Problem 2: If the astronaut is traveling for 5 years and ends up on earth, this implies a round trip. On a round trip the effects encountered going away should be cancelled by the effects encountered on the return trip. That would make the astronaut the same age as his classmates.

Where has my thinking gone wrong?
if i have this correctly understood then here goes Einstein predicted that the closer you get to sol the slower time gets so since the astronaut is traveling so near to the sol time has slowed down so substantially for him only 5 years have past but from the perspective of his classmates time has passed 10 fold and I'm sure there's a formula to back this up and when you observe light coming from distant systems you get to a certain point when light times the expansion of the cosmos dictates that time is compounded and gets to the point where the observable universe will never be seen in its entirety by any means
 
That would make the astronaut the same age as his classmates.
Yes, but that means they both will be ignoring what they are observing and recognizing, mentally, namely that they both would have to understand what is happening that relativity applies to both observed motions.

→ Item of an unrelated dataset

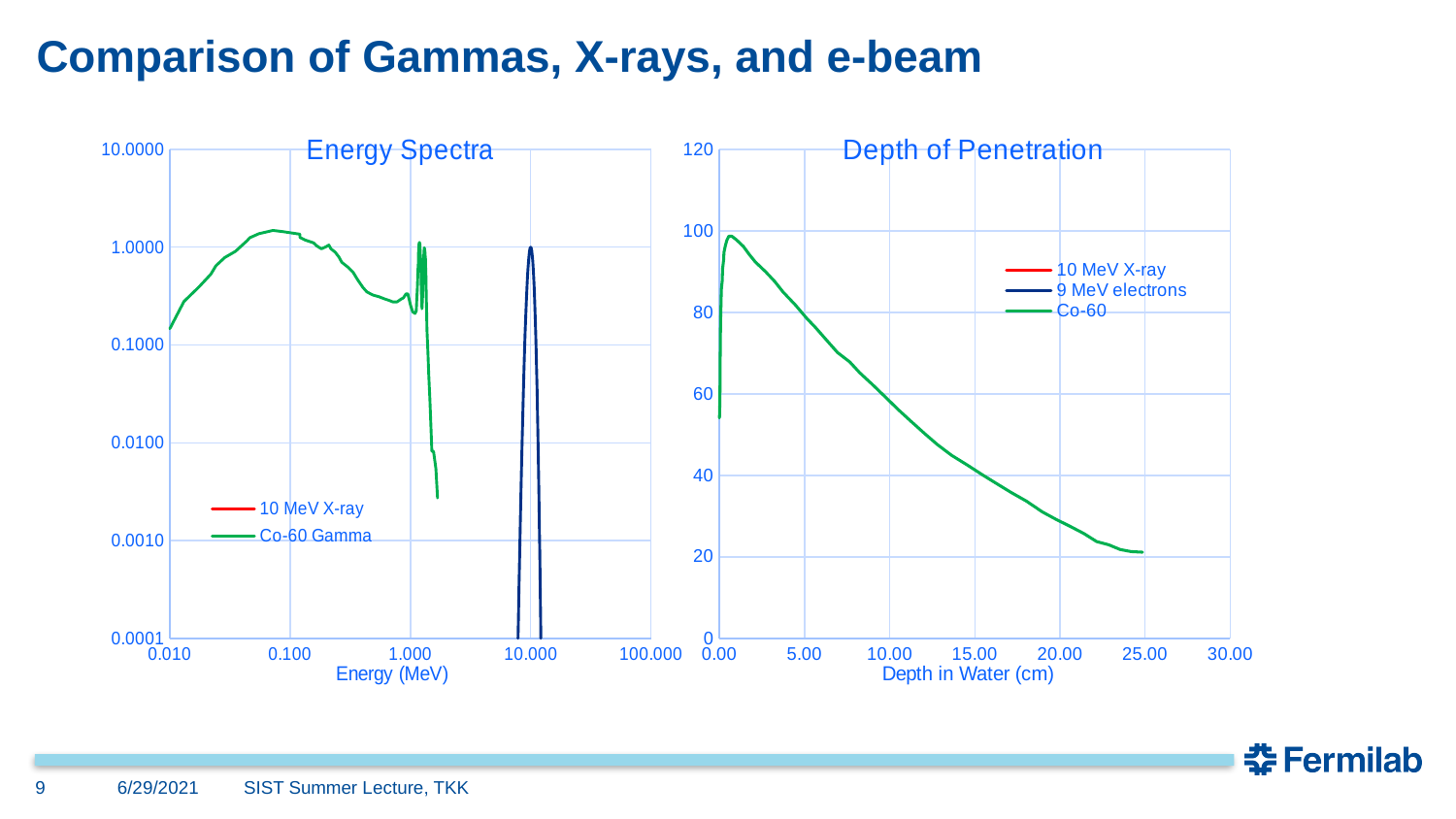
In the Energy Spectra chart, is the Co-60 Gamma value at 0.010 MeV greater or less than 1.0000? less What is the x-axis label of the Depth of Penetration chart? Depth in Water (cm) What kind of chart is the Energy Spectra chart on the left? line chart How many series does the legend of the Depth of Penetration chart list? 3 How many series does the legend of the Energy Spectra chart list? 2 What is the x-axis label of the Energy Spectra chart? Energy (MeV) In the Depth of Penetration chart, is the Co-60 value at a depth of 5.00 cm greater or less than 60? greater What kind of chart is the Depth of Penetration chart on the right? line chart In the Energy Spectra chart, is the peak of the Co-60 Gamma curve greater or less than 1.0000? greater In the Depth of Penetration chart, does the Co-60 curve rise or fall as depth increases from 5.00 cm to 25.00 cm? fall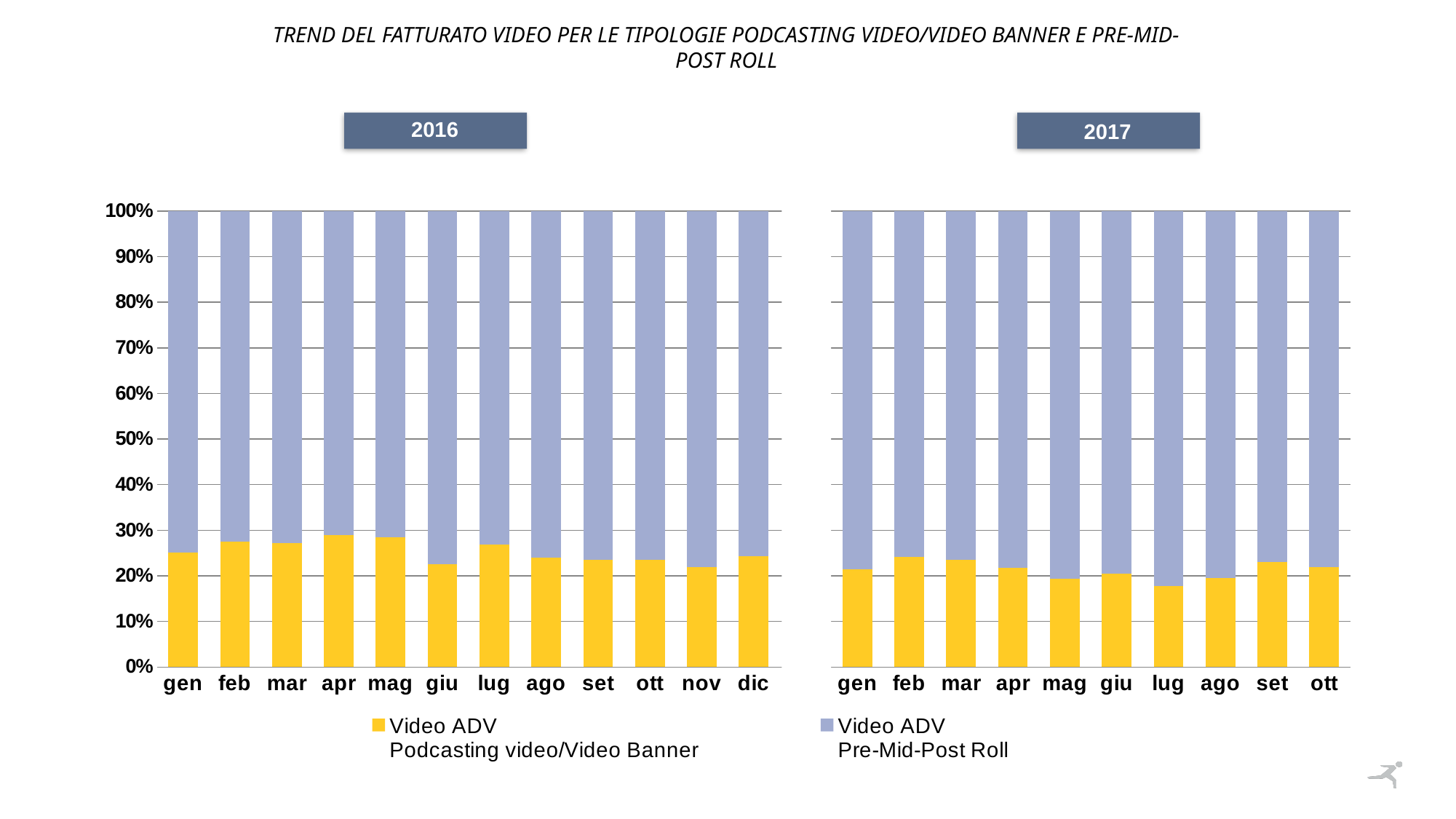
On the 2017 chart, which is larger for Video ADV Podcasting video/Video Banner: feb or lug? feb How many months are shown on the 2017 chart? 10 Which series is shown in yellow on the charts? Video ADV Podcasting video/Video Banner What kind of chart is the 2016 chart? stacked bar chart On the 2016 chart, is the Video ADV Podcasting video/Video Banner share for giu greater or less than 30%? less How many months are shown on the 2016 chart? 12 On the 2017 chart, which month has the lowest share for Video ADV Podcasting video/Video Banner? lug On the 2017 chart, is the Video ADV Podcasting video/Video Banner share for lug greater or less than 20%? less What is the top value shown on the y axis of the charts? 100% On the 2016 chart, which is larger for Video ADV Podcasting video/Video Banner: apr or giu? apr On the 2016 chart, is the Video ADV Podcasting video/Video Banner share for apr greater or less than 20%? greater How many series does the legend list? 2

Problem 2: If the astronaut is traveling for 5 years and ends up on earth, this implies a round trip. On a round trip the effects encountered going away should be cancelled by the effects encountered on the return trip. That would make the astronaut the same age as his classmates.
Right, but in order to travel from Earth and back requires something the Earth doesn't encounter... acceleration. The acceleration experience makes the difference, from what I am told, but don't understand, admittedly. If travel is uniform to a destination, then comes deceleration, then acceleration to get back. This has the same effect as if the travelers made one big circle since circular motion also requires acceleration (angular).